#### [Exercise details]
Output exactly the lines below, starting with the line that has "scientific name: Muridae" and going on through the line that has "Tanzania, site D05, 2012-03-16 00:33:54.", both included, and no other lines.

** Opening Dataset entries block **

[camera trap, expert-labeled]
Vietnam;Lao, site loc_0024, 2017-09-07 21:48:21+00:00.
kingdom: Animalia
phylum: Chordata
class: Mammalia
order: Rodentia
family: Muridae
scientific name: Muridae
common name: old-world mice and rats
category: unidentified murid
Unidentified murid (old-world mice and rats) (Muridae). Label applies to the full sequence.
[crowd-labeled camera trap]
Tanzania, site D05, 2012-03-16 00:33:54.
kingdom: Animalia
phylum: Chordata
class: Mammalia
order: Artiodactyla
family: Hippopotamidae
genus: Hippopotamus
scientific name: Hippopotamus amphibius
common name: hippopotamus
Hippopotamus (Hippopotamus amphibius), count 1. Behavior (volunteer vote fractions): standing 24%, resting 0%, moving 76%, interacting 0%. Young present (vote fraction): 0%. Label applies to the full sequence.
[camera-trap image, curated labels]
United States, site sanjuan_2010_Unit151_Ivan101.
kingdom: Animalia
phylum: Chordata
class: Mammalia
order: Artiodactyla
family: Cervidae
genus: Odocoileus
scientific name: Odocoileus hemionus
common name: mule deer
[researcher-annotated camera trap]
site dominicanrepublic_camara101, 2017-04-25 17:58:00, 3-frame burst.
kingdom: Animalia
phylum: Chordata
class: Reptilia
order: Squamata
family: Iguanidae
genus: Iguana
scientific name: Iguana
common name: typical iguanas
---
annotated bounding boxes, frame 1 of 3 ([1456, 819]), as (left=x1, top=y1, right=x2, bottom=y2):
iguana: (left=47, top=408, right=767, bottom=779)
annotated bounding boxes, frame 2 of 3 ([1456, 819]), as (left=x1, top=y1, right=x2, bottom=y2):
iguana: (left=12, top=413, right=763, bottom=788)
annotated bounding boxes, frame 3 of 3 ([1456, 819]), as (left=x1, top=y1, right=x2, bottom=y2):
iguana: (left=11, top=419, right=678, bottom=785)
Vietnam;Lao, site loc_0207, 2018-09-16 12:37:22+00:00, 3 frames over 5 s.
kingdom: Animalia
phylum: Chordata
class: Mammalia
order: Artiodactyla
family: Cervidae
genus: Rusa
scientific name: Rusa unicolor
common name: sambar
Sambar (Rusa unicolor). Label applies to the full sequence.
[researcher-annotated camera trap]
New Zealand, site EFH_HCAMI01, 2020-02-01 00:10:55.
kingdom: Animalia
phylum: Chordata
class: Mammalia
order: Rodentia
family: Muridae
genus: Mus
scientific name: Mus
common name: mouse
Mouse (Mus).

** Closing Dataset entries block **

#### [Reply to the exercise]
scientific name: Muridae
common name: old-world mice and rats
category: unidentified murid
Unidentified murid (old-world mice and rats) (Muridae). Label applies to the full sequence.
[crowd-labeled camera trap]
Tanzania, site D05, 2012-03-16 00:33:54.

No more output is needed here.